• [Given exercise]:
Answer these questions about the sermon page below:
1. What is this year's Commitment theme at First Baptist Church Greensboro?
2. Where is the window that the sermon describes?
3. Which two Latin words does "benediction" come from, and what does each mean?

• [Passage given]:
----------
“As We Go: Beloved of God,” A Sermon by Alan Sherouse
Manage episode 165600431 series 1062420
November is Commitment Season at First Baptist Church Greensboro, as we remember again who we are and pledge our gifts to the life and ministry we share as a community of faith. Our Commitment theme this year is “As We Go,” based on the benediction we share at the end of each service. This week’s sermon is the first of three sermons on the theme, remembering who we are as “daughters and sons of God.”
https://fbcgso.files.wordpress.com/2016/11/11-06-2016_sermon.mp3Church is not so much a place to which we come, as a place from which we go. The window above the sanctuary entry of First Baptist Church reminds us that just as we enter into this place, light shining in on us, we are sent back out by the same way – the entrance is also an exit – so when our service of worship is over, our service and our worship begin in the wide world.
And as we go, we share together in a benediction. Some Sundays it probably feels like simply a worshipful way of saying “Exit”; sometimes it’s our cue to gather our things like we’re anticipating the bell at the close of Algebra class, but other times it’s much more. From the Latin words bene (well or good) and dicere (to speak) – a benediction is an opportunity to speak good things, to vocalize and experience the blessing of God. It’s a wide, open-eyed moment. Looking at one another. And sharing with one another words of the memory, blessing, and hope that we know through the love of Creator, Christ, and Spirit one. Usually a minister speaks the words, but we all share in the blessing – repeating it in our souls, and in our very lives as we live as those who believe.
----------
• [Records]:
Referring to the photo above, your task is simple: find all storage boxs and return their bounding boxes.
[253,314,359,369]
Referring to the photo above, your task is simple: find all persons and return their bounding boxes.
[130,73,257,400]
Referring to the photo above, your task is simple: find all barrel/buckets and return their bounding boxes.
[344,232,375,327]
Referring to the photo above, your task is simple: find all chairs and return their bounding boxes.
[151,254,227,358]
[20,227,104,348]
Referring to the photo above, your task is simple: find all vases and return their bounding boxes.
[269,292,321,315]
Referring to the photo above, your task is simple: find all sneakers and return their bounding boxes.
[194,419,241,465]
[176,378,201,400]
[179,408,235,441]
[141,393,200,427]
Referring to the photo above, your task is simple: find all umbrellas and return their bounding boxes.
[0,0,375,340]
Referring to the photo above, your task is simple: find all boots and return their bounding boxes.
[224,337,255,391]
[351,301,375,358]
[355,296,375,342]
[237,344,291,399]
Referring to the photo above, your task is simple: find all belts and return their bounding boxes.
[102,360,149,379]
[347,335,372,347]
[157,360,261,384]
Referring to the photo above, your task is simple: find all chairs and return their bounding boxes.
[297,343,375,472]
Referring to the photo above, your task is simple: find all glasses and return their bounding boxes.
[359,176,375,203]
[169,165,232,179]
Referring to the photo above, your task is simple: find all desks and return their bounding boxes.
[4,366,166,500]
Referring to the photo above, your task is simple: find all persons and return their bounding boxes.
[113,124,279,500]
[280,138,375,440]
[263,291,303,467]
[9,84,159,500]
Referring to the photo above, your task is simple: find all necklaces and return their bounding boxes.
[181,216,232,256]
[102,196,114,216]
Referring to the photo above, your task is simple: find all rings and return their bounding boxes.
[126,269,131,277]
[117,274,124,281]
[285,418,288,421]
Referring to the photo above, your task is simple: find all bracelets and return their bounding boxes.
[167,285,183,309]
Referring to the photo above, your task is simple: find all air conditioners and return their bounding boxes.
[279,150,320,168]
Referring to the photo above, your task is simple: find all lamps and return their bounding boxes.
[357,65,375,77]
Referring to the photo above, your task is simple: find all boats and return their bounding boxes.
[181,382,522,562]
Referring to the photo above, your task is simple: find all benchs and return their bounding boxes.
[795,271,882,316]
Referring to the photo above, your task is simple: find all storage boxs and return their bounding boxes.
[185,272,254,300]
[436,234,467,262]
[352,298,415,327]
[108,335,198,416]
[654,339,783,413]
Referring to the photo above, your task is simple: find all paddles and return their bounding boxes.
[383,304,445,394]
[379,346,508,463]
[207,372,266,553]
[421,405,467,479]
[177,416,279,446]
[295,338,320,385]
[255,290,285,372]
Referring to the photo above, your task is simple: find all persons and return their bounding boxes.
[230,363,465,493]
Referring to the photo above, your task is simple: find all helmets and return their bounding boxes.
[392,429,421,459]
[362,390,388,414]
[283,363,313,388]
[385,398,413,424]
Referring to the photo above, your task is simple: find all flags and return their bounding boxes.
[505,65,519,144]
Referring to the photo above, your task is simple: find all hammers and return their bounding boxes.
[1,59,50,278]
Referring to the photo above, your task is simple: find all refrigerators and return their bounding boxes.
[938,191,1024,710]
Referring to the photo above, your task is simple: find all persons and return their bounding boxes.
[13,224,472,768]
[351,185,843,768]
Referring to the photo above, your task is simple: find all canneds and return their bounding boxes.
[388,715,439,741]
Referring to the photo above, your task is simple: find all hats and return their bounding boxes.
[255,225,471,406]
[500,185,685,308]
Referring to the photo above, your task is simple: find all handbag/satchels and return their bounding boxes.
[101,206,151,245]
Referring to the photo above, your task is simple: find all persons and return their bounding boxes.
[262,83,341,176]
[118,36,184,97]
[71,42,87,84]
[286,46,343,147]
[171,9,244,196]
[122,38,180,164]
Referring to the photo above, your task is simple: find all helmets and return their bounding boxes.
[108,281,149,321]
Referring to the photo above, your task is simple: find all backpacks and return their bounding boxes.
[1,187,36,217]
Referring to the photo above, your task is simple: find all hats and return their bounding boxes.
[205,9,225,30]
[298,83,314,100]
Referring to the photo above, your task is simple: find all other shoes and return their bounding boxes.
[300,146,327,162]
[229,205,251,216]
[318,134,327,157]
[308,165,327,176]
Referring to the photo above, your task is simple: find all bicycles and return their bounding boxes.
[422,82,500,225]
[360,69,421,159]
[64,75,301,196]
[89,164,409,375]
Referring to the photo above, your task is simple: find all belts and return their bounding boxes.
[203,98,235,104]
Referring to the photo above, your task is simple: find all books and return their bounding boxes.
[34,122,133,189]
----------
• [Reply]:
1. "As We Go"
2. Above the sanctuary entry of First Baptist Church
3. Bene, meaning well or good, and dicere, meaning to speak